TASK OBJECTIVE:
Write out the passage of the semi-auto-properties thread below from "This could also" to "standard code snippets.", copying it word for word.

EXERCISE TEXT:

=======

Proposal: Semi-Auto-Properties; `field` keyword #140

Open lachbaer opened 7 years ago

lachbaer commented 7 years ago

Semi-Auto-Properties and field keyword

(Ported from dotnet/roslyn#8364)

Specification: https://github.com/dotnet/csharplang/blob/main/proposals/semi-auto-properties.md

LDM history:

scottdorman commented 7 years ago

This could also be useful/part of the implementation for https://github.com/dotnet/csharplang/issues/133.

HaloFour commented 7 years ago

My opinion is that this proposal makes auto-implemented properties more difficult to read by introducing these silent backing fields despite the use of logic. With expression-bodied accessor members a chunk of the boilerplate for standard properties already disappears. The IDE eliminates much of the rest via standard code snippets.

lachbaer commented 7 years ago

Suggestion:

And the following really looks better than with #133

public T PropertyInitialized
{
    get;
    set => value ?? new ArgumentNullException();
} = default(T);

instead of (with #133) - a bit much of backingField.

public T PropertyInitialized
{
    T backingField = default(T);
    get => backingField;
    set => backingField = value ?? new ArgumentNullException();
}
lachbaer commented 7 years ago

Instead of using a field keyword, I also suggest following syntax borrowed from C struct:

public string FirstName
{
    get;
    set => _name = value;
} _name;

_name is by definition private to it's type (maybe unless directly prepended by an access modifier?). OR just scoped to the corresponding property, what would even be better.

In case expression-bodied set of semi-auto-properties expect a value being returnd to assign to the backing-field (here with additional initializer):

public string FirstName
{
    get;
    set => value;
} _name = "(not set)";

This completely eradicates the need for a field keyword or yield return as suggested above, because now the backing field's identifier can be used

public string FirstName
{
    get;
    set {
        var pcea = new PropertyChangeEventArgs(_name, value));
        OnPropertyChanging( pcea );
        _name = value;
        OnPropertyChanged( pcea );
    }
} _name = "(not set)";

This would also go hand in hand with #133.

HaloFour commented 7 years ago

@lachbaer

With the declaration of the field being outside of the property block that would imply that the scope of that field would be for the entire class, not for just that property. That's also consistent with the scoping of that C syntax.

lachbaer commented 7 years ago

@HaloFour Sure, but in this case we could probably rely on IntelliSense not to spoil the rest of the module. Also without any prepending modifier it would imply internal access. (corrected, of course class members are private by default) πŸ™„ But nevertheless, I think that this is a neat way to achieve at least some of the goals. Also the costs of implementing it could be reasonable.

lachbaer commented 7 years ago

Of course specifying a getter only works, too:

public string FirstName
{
    get {
        Debug.Assert( _name != null, "Getting name before setting it?");
        return _name;
    }
    set;
} _name = null;

or combined:

public string FirstName
{
    get {
        Debug.Assert( _name != null, "Getting name before setting it?");
        return _name;
    }
    set => value ?? throw new ArgumentNullException();
} _name;

In the latter example, just specifying the _name identifier qualifies for a semi-auto-property and therefore for set => value .

=======

EXERCISE DATA:
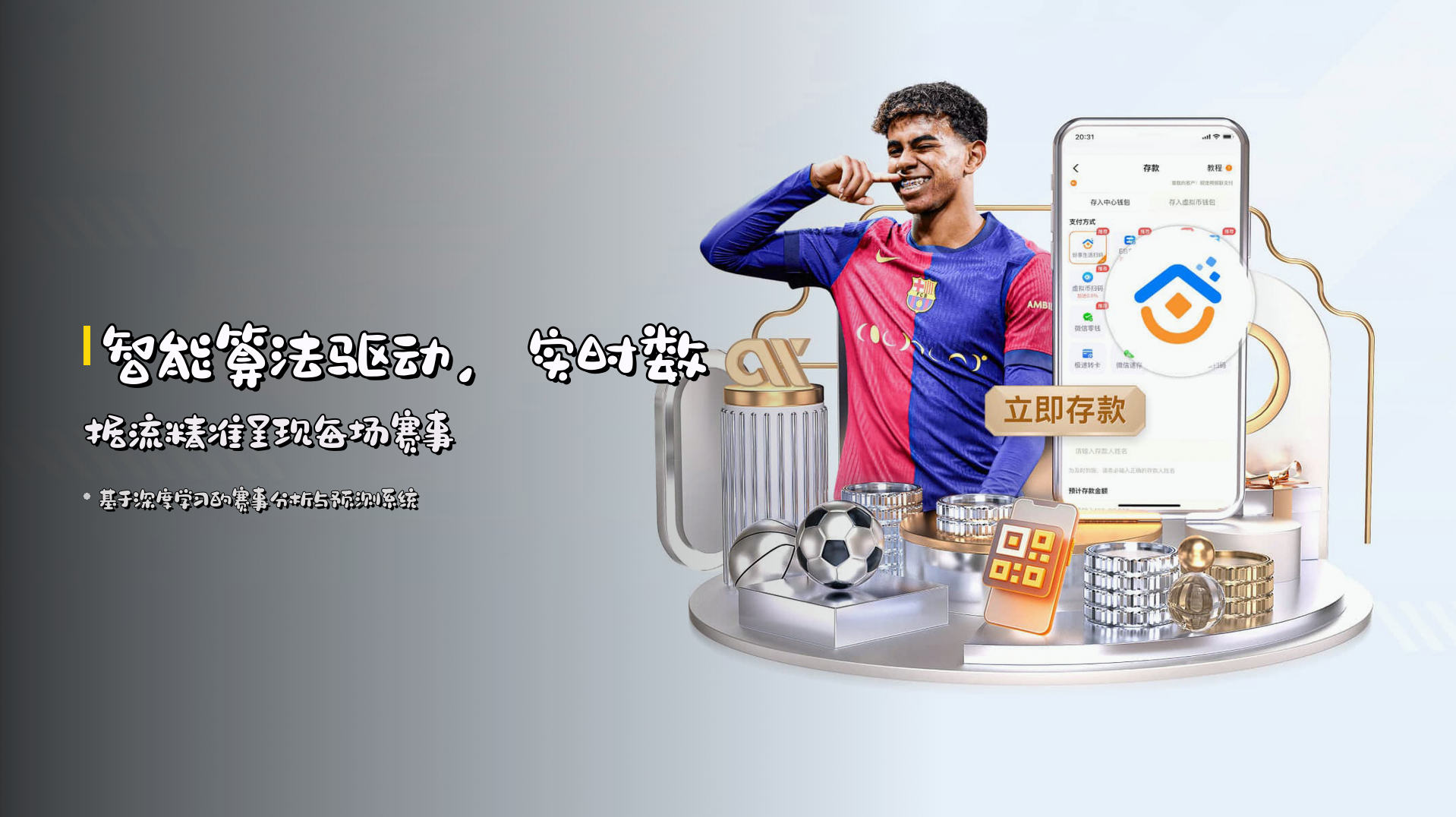 智能算法驱动，<strong>实时数据流</strong>精准呈现每场赛事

=======

SOLUTION BELOW:
This could also be useful/part of the implementation for https://github.com/dotnet/csharplang/issues/133.

HaloFour commented 7 years ago

My opinion is that this proposal makes auto-implemented properties more difficult to read by introducing these silent backing fields despite the use of logic. With expression-bodied accessor members a chunk of the boilerplate for standard properties already disappears. The IDE eliminates much of the rest via standard code snippets.